**AIM:** Skip the images and return the records below exactly.

----------------

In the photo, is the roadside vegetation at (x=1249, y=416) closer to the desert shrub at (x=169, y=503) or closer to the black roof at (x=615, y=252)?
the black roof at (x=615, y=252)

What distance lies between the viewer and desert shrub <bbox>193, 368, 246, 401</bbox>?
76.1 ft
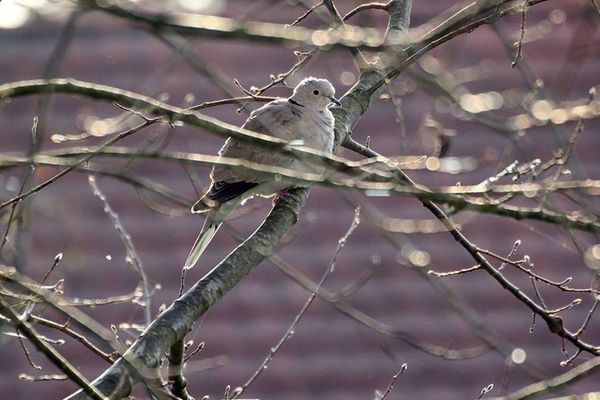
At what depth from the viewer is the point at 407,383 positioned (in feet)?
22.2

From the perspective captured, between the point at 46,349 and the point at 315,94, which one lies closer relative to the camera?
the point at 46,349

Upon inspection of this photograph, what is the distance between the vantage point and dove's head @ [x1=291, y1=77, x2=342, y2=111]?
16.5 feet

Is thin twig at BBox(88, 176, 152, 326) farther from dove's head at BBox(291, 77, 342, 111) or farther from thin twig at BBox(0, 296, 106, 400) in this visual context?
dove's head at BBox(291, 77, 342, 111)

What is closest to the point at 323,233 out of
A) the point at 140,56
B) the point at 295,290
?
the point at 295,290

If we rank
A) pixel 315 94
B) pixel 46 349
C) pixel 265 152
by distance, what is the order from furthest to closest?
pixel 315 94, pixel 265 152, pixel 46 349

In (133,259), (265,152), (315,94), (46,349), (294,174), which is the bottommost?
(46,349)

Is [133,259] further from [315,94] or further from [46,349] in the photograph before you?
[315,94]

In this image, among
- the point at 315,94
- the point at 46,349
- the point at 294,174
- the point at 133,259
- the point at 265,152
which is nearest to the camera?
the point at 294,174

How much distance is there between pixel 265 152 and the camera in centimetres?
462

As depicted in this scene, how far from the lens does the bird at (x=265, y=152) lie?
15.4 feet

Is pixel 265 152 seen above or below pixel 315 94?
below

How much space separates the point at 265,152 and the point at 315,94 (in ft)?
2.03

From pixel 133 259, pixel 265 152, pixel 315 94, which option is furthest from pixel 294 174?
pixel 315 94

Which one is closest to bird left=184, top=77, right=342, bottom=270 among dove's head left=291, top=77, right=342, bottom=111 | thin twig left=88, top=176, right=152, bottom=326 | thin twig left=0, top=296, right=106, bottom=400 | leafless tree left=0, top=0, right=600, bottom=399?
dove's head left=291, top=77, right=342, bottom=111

----------------

**TASK RESPONSE:**
In the photo, is the roadside vegetation at (x=1249, y=416) closer to the desert shrub at (x=169, y=503) or closer to the black roof at (x=615, y=252)?
the black roof at (x=615, y=252)

What distance lies between the viewer and desert shrub <bbox>193, 368, 246, 401</bbox>?
76.1 ft
At what depth from the viewer is the point at 407,383 positioned (in feet)?
22.2

From the perspective captured, between the point at 46,349 and the point at 315,94, which one lies closer relative to the camera?
the point at 46,349

Upon inspection of this photograph, what is the distance between the vantage point and dove's head @ [x1=291, y1=77, x2=342, y2=111]?
16.5 feet

Is thin twig at BBox(88, 176, 152, 326) farther from dove's head at BBox(291, 77, 342, 111) or farther from thin twig at BBox(0, 296, 106, 400) in this visual context?
dove's head at BBox(291, 77, 342, 111)

What is closest to the point at 323,233 out of
A) the point at 140,56
B) the point at 295,290
?
the point at 295,290

If we rank
A) pixel 315 94
B) pixel 46 349
C) pixel 265 152
by distance, what is the order from furthest to closest?
pixel 315 94, pixel 265 152, pixel 46 349

In (133,259), (265,152), (315,94), (46,349), (294,174), which is the bottommost?
(46,349)

Is [133,259] further from [315,94] or further from [46,349] in the photograph before you?
[315,94]

In this image, among
- the point at 315,94
- the point at 46,349
- the point at 294,174
- the point at 133,259
- the point at 265,152
which is nearest to the camera?
the point at 294,174

How much distance is there between pixel 265 152 and the camera in centimetres?
462

As depicted in this scene, how far from the lens does the bird at (x=265, y=152) lie?
15.4 feet

Is pixel 265 152 seen above or below pixel 315 94?
below

How much space separates the point at 265,152 and the point at 315,94 (in ft)?
2.03

From pixel 133 259, pixel 265 152, pixel 315 94, which option is furthest from pixel 294 174?
pixel 315 94

Which one is closest to bird left=184, top=77, right=342, bottom=270 among dove's head left=291, top=77, right=342, bottom=111 | thin twig left=88, top=176, right=152, bottom=326 | thin twig left=0, top=296, right=106, bottom=400 | leafless tree left=0, top=0, right=600, bottom=399?
dove's head left=291, top=77, right=342, bottom=111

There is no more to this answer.